# Exercise aim:
Repeat the full listing below verbatim and keep the images out.

Data items:
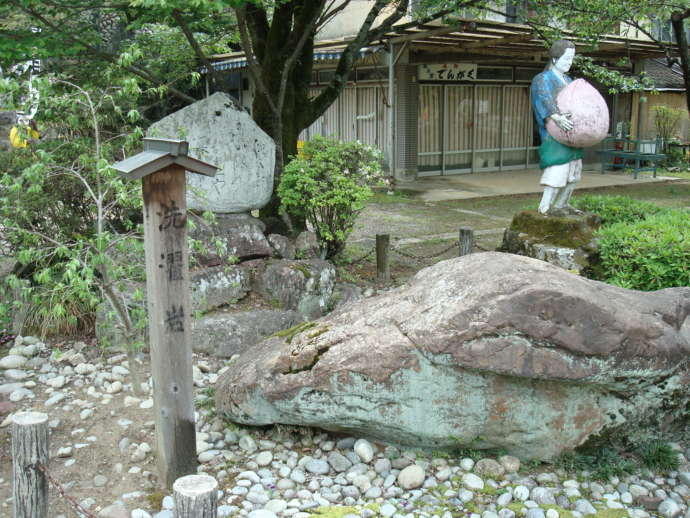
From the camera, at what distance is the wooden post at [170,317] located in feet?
12.8

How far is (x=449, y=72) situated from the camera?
16.9m

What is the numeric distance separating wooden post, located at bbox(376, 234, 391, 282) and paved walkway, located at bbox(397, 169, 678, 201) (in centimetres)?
664

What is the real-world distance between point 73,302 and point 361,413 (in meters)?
3.22

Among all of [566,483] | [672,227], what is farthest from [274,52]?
[566,483]

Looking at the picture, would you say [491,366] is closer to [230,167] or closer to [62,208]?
[230,167]

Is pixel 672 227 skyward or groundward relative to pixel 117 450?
skyward

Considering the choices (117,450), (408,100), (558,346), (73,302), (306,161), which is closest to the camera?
(558,346)

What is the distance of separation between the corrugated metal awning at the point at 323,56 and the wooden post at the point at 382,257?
5127mm

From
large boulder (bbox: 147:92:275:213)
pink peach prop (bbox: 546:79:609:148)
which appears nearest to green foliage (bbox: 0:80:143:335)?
large boulder (bbox: 147:92:275:213)

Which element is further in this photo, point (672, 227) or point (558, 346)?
point (672, 227)

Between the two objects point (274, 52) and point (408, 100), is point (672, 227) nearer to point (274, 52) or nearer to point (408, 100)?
point (274, 52)

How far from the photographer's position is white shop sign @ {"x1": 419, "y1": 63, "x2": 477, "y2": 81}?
16.5m

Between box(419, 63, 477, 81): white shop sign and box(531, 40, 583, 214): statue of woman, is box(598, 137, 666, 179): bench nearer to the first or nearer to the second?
box(419, 63, 477, 81): white shop sign

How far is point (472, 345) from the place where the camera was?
3.91 metres
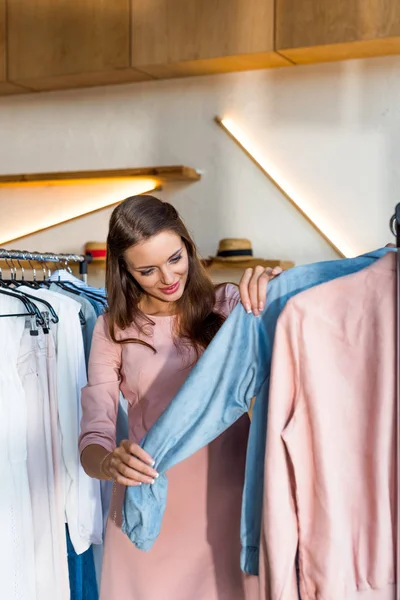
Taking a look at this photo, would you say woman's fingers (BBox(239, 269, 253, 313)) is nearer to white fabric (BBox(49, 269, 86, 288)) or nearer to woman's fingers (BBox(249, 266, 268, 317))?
woman's fingers (BBox(249, 266, 268, 317))

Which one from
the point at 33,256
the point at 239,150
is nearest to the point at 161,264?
the point at 33,256

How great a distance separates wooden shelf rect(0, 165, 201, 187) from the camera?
3.48m

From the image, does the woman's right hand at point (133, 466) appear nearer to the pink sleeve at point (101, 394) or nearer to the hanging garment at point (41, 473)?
the pink sleeve at point (101, 394)

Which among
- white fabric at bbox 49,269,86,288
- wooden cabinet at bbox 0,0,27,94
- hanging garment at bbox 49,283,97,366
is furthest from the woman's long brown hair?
wooden cabinet at bbox 0,0,27,94

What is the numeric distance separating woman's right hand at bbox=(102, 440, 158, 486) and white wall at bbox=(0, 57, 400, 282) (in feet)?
7.32

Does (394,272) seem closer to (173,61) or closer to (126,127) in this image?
(173,61)

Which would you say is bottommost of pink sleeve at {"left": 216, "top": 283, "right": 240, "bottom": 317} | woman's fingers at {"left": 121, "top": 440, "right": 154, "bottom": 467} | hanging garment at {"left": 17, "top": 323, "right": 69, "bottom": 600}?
hanging garment at {"left": 17, "top": 323, "right": 69, "bottom": 600}

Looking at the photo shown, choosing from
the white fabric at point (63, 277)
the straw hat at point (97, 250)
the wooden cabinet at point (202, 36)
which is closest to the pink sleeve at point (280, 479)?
the white fabric at point (63, 277)

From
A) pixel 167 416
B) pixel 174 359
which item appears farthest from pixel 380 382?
pixel 174 359

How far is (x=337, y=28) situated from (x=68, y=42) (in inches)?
50.7

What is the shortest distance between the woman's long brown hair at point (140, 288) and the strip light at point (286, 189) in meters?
1.70

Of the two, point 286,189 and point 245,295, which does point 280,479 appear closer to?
point 245,295

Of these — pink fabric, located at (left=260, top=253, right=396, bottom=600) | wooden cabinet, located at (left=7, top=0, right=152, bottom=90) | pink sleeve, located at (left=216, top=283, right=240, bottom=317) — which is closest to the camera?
pink fabric, located at (left=260, top=253, right=396, bottom=600)

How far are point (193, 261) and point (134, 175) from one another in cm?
189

# Written answer:
From the camera, at what distance is the wooden post at [170,317] located in feet?
12.8

How far is (x=449, y=72) situated from the camera?
16.9m

What is the numeric distance separating wooden post, located at bbox(376, 234, 391, 282) and paved walkway, located at bbox(397, 169, 678, 201) (in centimetres)?
664

What is the real-world distance between point 73,302 and point 361,413 (in meters)?
3.22

Among all of [566,483] | [672,227], what is farthest from [274,52]?
[566,483]

Looking at the picture, would you say [491,366] is closer to [230,167] or closer to [62,208]?
[230,167]

Is pixel 672 227 skyward or groundward relative to pixel 117 450?
skyward

Considering the choices (117,450), (408,100), (558,346), (73,302), (306,161), which is closest to the camera?
(558,346)

What is the distance of separation between the corrugated metal awning at the point at 323,56 and the wooden post at the point at 382,257?
5127mm

From
large boulder (bbox: 147:92:275:213)
pink peach prop (bbox: 546:79:609:148)
which appears nearest to green foliage (bbox: 0:80:143:335)?
large boulder (bbox: 147:92:275:213)

Which element is further in this photo, point (672, 227) or point (558, 346)?
point (672, 227)

Between the two objects point (274, 52) and point (408, 100), is point (672, 227) nearer to point (274, 52) or nearer to point (408, 100)?
point (274, 52)

How far from the photographer's position is white shop sign @ {"x1": 419, "y1": 63, "x2": 477, "y2": 81}?
16.5m

Between box(419, 63, 477, 81): white shop sign and box(531, 40, 583, 214): statue of woman, is box(598, 137, 666, 179): bench nearer to the first or nearer to the second?
box(419, 63, 477, 81): white shop sign

How far is point (472, 345) from the place where the camera was?
3.91 metres
Taking a look at this photo, would you say woman's fingers (BBox(239, 269, 253, 313)) is nearer to white fabric (BBox(49, 269, 86, 288)) or nearer to woman's fingers (BBox(249, 266, 268, 317))?
woman's fingers (BBox(249, 266, 268, 317))

Which one from
the point at 33,256
the point at 239,150
is nearest to the point at 161,264?
the point at 33,256

How great a distance separates wooden shelf rect(0, 165, 201, 187) from the camera?
3.48m

From the image, does the woman's right hand at point (133, 466) appear nearer to the pink sleeve at point (101, 394) or nearer to the hanging garment at point (41, 473)?
the pink sleeve at point (101, 394)

Which among
- white fabric at bbox 49,269,86,288
- wooden cabinet at bbox 0,0,27,94
- hanging garment at bbox 49,283,97,366
is furthest from the woman's long brown hair?
wooden cabinet at bbox 0,0,27,94

What is the numeric distance separating woman's right hand at bbox=(102, 440, 158, 486) and white wall at bbox=(0, 57, 400, 282) (in feet)?
7.32

Does (394,272) seem closer to (173,61) or closer to (126,127) in this image?
(173,61)

Which would you say is bottommost of pink sleeve at {"left": 216, "top": 283, "right": 240, "bottom": 317} | woman's fingers at {"left": 121, "top": 440, "right": 154, "bottom": 467} | hanging garment at {"left": 17, "top": 323, "right": 69, "bottom": 600}?
hanging garment at {"left": 17, "top": 323, "right": 69, "bottom": 600}

Looking at the photo shown, choosing from
the white fabric at point (63, 277)
the straw hat at point (97, 250)
the wooden cabinet at point (202, 36)
which is closest to the pink sleeve at point (280, 479)?
the white fabric at point (63, 277)

From
A) pixel 167 416
B) pixel 174 359
which item appears farthest from pixel 380 382?
pixel 174 359

How far is (x=337, y=28) situated from (x=68, y=42) (in inches)?
50.7

What is the shortest distance between the woman's long brown hair at point (140, 288) and the strip light at point (286, 189) in meters?
1.70

Of the two, point 286,189 and point 245,295, which does point 280,479 appear closer to?
point 245,295

Of these — pink fabric, located at (left=260, top=253, right=396, bottom=600) | wooden cabinet, located at (left=7, top=0, right=152, bottom=90) | pink sleeve, located at (left=216, top=283, right=240, bottom=317) — which is closest to the camera?
pink fabric, located at (left=260, top=253, right=396, bottom=600)

How far are point (193, 261) and point (134, 175) from one another in cm?
189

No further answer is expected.